The school has maintained a contingent of the Combined Cadet Force since August 1948, when it was formed by the headmaster H. C. Stone with fifteen cadets. In 2021 the contingent received a silver award under the Ministry of Defence's Employer Recognition Scheme.

== Headmasters ==
Only seven headmasters have served since 1883.

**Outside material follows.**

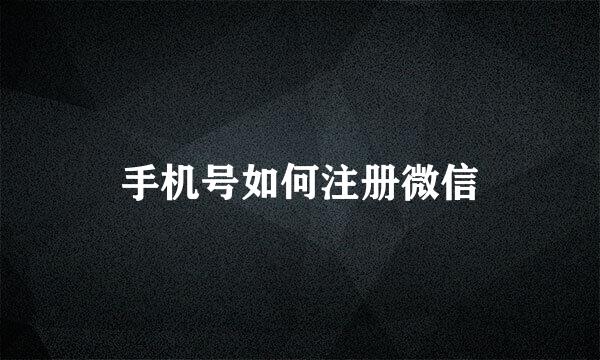 手机号如何注册微信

Headmasters of Old Swinford Hospital
| Name | Tenure | Notes |
|---|---|---|
| W. Broadhurst | 1667–1682 | First master of the foundation |
| J. Pearkes | 1682–1727 |  |
| T. Hill | 1727–1748 |  |
| J. Price | 1748–1787 |  |
| E. Sherriff | 1787–1802 |  |
| J. Hodges | 1802–1818 |  |
| J. Fisher | 1818–1835 |  |
| J. Brindley | 1835–1839 |  |
| W. Dixon | 1839–1846 |  |
| W. Evans | 1846–1849 |  |
| J. Anderson | 1849–1876 |  |
| T. Pardoe | 1876–1883 |  |
| W. J. Maybury | 1883–1928 | Oversaw the Victorian expansion; enrolment reached 160 by 1883, and Maybury House was named after him |
| H. C. Stone | 1928–1950 | Founded the school's Combined Cadet Force contingent in 1948; namesake of the former Stone house. He retired in December 1950 and was presented with an oak headmaster's chair by the Old Foleyans' Association in 1956 |
| Lawrence Sheppard MBE | 1951–1978 | Previously of Lancaster Royal Grammar School; reoriented the school as a residential technical school, with a sixth form developing from the mid-1950s |
| Christopher Potter OBE | 1978–2001 | Led the expansion from 1979 and the move to grant-maintained status in 1989; Potter House (2009) is named after him |
| Melvyn Roffe | 2001–2007 |  |
| Peter Jones | 2007–2014 |  |
| Paul Kilbride | 2014–present | Current headmaster |

== Notable former pupils ==
Former pupils of the school are known as Old Foleyans, after the founder.

In politics, two Old Foleyans sat in the House of Commons together through the late 2010s and early 2020s: Philip Davies, Conservative MP for Shipley from 2005 to 2024, and Mike Wood, Conservative MP for Dudley South from 2015 to 2024 and for Kingswinford and South Staffordshire thereafter.

In the arts and media, former pupils include the actor Nicholas Bailey, known for his role as Dr Anthony Trueman in EastEnders, and the writer and actor Charles McKeown, who co-wrote Brazil (1985), for which he received an Academy Award nomination, and appeared in films including Time Bandits and Monty Python's Life of Brian. In journalism, Matthew Chance became an international correspondent for CNN.

The school's rugby tradition has produced a succession of professional players, among them the England internationals Richard West, Paul Doran-Jones and Ollie Lawrence, and the professionals James Collins, Rhys Crane, Chris Pennell, George Robson, Joe Shaw, Max Stelling and Huw Taylor. In cricket, former pupils include the England fast bowler Dean Headley and the county cricketers David Banks, Adam Finch and Simon Green; other sporting alumni include the footballer Dale Rudge and the racing cyclist Hannah Payton.

Earlier former pupils include Roi Wilson, a Royal Navy officer.